4. Passion: Harnessing the Leader’s Energy, Influence & Commitment

Execution will not happen without the energy that comes from an inspired and involved leader. Leaders who bring the “spark” that releases the energy and competence of each person on the team tend to practice the strategies below.

  • Understand your commitment to the mission is just as necessary as your energy and influence. When we describe a person’s personality with the word “passionate,” we are generally describing their energy, influence and emotions. However, the more ancient, traditional definition of the word “passion” is “suffering.” Viewed through that lens, ministry becomes a call to a long-suffering commitment. It confronts us with the question, “Are we as committed to our cause and the suffering it might entail as we are to the energy and influence that accompany our roles?” Both “passions” are essential for execution. The energy and influence of an effective leader is a key element of success, but without the relentless resolve of the leader pointing in the direction of the future, leadership teams will lose heart and lose their way.
  • Cast and re-cast a compelling and inspiring vision. We must do anything and everything we can to help our people see the big picture. Every time you meet with your volunteers, a parent, or your lead pastor, let them know where you are going and exactly how you are getting there. People join organizations for a clearly defined mission or purpose; they leave for lack of a compelling and inspiring vision. Help people see where it is you are going.
  • Live out your values, every day. Philosopher Dallas Willard urged, “We are becoming who we will be forever.”[[Dallas Willard, The Divine Conspiracy (San Francisco: Harper Collins, 1998), 11.]] With every decision you make, you have the opportunity to become who you want to be forever. In doing so, you seize the opportunity to model to your people who you hope they become.
  • Provide adequate resources for the assigned priorities and action strategies. Generally it’s the team leader who can secure sufficient resources for the entire team. This includes adequate financial resources to launch initiatives and assuring that compensation for your staff is fair and adequate. Nothing is more frustrating to people than to embrace an inspiring vision and plan without a corresponding plan to secure the resources that will be needed. “More bricks, less straw” did not work well for the Israelites in Egypt; it will not work well today.
  • Provide encouragement. In my experience, I have learned that when people leave churches or organizations, they primarily do so for relational reasons, not institutional ones. This means respect, appreciation and gratitude can make the difference from someone being connected to our ministries and someone deciding to leave. Appreciate the whole person, and remember, “The last responsibility of any leader is to say ‘thank you.’”[[Max DePree, Leadership is an Art (Doubleday, New York, 1989), 9.]]

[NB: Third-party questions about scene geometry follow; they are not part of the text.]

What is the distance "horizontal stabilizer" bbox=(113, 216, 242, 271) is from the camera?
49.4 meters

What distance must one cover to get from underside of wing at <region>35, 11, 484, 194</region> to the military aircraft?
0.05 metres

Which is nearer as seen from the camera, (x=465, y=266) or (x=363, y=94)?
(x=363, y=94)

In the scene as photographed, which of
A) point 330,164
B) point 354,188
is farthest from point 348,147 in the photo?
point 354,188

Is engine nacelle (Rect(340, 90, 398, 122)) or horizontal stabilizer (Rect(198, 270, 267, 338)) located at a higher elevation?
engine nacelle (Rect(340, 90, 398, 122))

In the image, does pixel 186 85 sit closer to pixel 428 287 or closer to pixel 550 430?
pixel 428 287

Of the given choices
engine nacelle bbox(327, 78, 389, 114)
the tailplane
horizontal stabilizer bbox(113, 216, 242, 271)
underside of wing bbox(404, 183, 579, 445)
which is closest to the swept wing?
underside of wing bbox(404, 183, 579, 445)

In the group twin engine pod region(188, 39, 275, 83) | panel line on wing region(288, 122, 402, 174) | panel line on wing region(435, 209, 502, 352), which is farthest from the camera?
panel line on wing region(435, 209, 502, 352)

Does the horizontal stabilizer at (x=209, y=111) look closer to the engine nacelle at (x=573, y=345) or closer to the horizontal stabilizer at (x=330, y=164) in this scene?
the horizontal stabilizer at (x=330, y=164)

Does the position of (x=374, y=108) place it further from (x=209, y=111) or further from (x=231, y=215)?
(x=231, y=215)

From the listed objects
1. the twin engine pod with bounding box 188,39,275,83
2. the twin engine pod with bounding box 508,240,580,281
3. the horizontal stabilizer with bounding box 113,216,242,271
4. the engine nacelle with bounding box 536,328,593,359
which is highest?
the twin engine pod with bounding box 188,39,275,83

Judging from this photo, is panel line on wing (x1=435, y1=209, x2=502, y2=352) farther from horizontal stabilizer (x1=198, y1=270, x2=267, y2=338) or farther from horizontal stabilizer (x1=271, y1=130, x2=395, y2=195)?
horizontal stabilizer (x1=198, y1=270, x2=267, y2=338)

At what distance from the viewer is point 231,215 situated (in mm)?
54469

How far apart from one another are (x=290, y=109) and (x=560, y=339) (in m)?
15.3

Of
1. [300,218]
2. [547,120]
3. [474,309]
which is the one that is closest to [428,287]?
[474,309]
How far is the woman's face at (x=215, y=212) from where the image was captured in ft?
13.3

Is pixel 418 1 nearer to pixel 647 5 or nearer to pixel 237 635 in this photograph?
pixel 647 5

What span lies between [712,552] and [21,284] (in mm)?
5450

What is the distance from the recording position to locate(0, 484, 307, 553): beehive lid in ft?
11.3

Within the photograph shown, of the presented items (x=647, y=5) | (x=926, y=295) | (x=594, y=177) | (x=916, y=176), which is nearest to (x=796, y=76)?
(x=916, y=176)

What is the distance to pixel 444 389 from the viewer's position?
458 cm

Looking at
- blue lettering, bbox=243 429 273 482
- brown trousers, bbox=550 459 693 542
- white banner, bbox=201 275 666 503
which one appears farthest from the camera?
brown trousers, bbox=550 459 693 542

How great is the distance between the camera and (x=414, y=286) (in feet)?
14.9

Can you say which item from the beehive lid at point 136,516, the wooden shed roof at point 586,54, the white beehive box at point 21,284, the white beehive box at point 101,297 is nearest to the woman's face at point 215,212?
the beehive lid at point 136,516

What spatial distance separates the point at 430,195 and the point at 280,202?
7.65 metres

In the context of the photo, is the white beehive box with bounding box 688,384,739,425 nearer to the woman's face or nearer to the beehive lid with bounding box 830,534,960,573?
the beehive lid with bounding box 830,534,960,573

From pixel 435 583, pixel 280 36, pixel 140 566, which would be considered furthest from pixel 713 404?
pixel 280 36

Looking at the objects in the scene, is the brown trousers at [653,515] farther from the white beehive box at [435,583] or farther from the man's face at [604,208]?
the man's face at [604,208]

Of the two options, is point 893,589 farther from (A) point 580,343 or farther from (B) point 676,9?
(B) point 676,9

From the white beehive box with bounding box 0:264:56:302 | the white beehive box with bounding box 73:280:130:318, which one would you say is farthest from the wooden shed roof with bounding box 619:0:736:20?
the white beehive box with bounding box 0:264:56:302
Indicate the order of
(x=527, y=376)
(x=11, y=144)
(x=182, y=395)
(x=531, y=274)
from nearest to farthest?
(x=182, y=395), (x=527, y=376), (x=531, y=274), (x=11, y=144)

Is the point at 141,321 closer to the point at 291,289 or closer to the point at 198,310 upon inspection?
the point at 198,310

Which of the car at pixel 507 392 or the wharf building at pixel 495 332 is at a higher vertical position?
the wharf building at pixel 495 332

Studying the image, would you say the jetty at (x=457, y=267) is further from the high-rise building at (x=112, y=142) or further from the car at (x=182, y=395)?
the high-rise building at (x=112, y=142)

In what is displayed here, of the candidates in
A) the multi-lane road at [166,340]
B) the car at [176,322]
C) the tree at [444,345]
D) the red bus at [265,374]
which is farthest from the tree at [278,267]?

5. Evaluation: Staying on Track

When we get to the end of the road, we need to take the time to look back and review what went well and what we could have done better. Evaluation closes the planning process by cycling us right back into the continuous loop of assessment, planning, execution and evaluation.

Take time to ask these questions together:

  • Is the vision clear and understood by everyone?
  • Are priorities clearly defined with enough action strategies to complete the goal?
  • Are the dates that have been set realistic?
  • Are team members adequately trained and equipped?
  • Have we allocated sufficient resources to the task?
  • Are we experiencing increased traction and momentum?
  • Are the results the ones we expected? If not, what do we do with that?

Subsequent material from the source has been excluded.